> EXCERTO FORNECIDO:
--------------------------------------------------

Entretanto, o recolhimento, mesmo que obrigatório, poderá ser uma oportunidade para revermos a memória do nosso viver. Por outras palavras, para avaliar como tem sido a nossa vida, uns com outros, desde a família ao trabalho. Andamos a correr atrás de quê? Que felicidade queremos alcançar?

Depois, seria também importante compreender quem temos no coração. Não se trata só de quem vive connosco, da família, dos amigos. Mas, quem são aqueles que amamos e como os amamos? Mais ainda, quem me ama verdadeiramente?

Por fim, nós, os cristãos vivemos em Tempo de Quaresma, como preparação da Páscoa, a grande e verdadeira festa da Vida e da Fé! Seria conveniente, mesmo nestas circunstâncias tão complexas, questionar-nos sobre lugar Deus na nossa vida. Que espaço dou a Deus no meu coração? Que tempo da minha vida dou eu a Deus, para que me ame, para que seja força amorosa? Com efeito, já dizia o Apóstolo São João: «quem tem medo, não é perfeito no amor». Não tenho dúvidas, que a perfeição do amor acontece em cada pessoa quando esta se deixa amar por Aquele que é Amor

Com ousadia, quero pedir, aos que quiserem, que rezem diariamente esta oração, até a saberem de cor. Sei bem que, agora, estamos a viver estes «abismos de amargura», as «tempestades» estão a assolar o nosso dia-a-dia, o «deserto» do isolamento e da solidão nos fazem sentir perdidos, e até o «abandono» dos outros nos atemoriza…

Mas, rezemo-la, pois Ele é a «Luz», a «Paz», a «Vida»…! Só n’Ele, encontraremos verdadeiramente o que a nossa vida, agora e sempre, precisa!

 

Se me envolve a noite escura

e caminho sobre abismos de amargura,

nada temo porque a Luz está comigo.

 

Se me colhe a tempestade

e Jesus vai a dormir na minha barca,

nada temo porque a Paz está comigo.

 

Se me perco no deserto

e de sede me consumo e desfaleço,

nada temo porque a Fonte está comigo.

 

Se os descrentes me insultarem

e se os ímpios mortalmente me odiarem,

nada temo porque a Vida está comigo.

 

Se os amigos me deixarem

em caminhos de miséria e orfandade,

nada temo porque o Pai está comigo.

 

Se me envolve a noite escura

e caminho sobre abismos de amargura,

nada temo porque a Luz está comigo.

 

Termino por vos dizer que acredito que todos iremos superar este momento tão difícil, pelo o esforço que cada um fará. No Verão, com calor, mas também com alegria e fé, havemos de celebrar para agradecer a Deus a vitória de todos!

Por fim, ficai certos que estarei convosco.

--------------------------------------------------

> INFORMAÇÃO FORNECIDA:
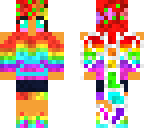 rainbow dragon girl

--------------------------------------------------

> OBJETIVO: Copie do excerto fornecido, sem alterações, o trecho que começa nas palavras «Entretanto, o recolhimento, mesmo» e termina logo após «felicidade queremos alcançar?».

> RESULTADO DA TAREFA:
Entretanto, o recolhimento, mesmo que obrigatório, poderá ser uma oportunidade para revermos a memória do nosso viver. Por outras palavras, para avaliar como tem sido a nossa vida, uns com outros, desde a família ao trabalho. Andamos a correr atrás de quê? Que felicidade queremos alcançar?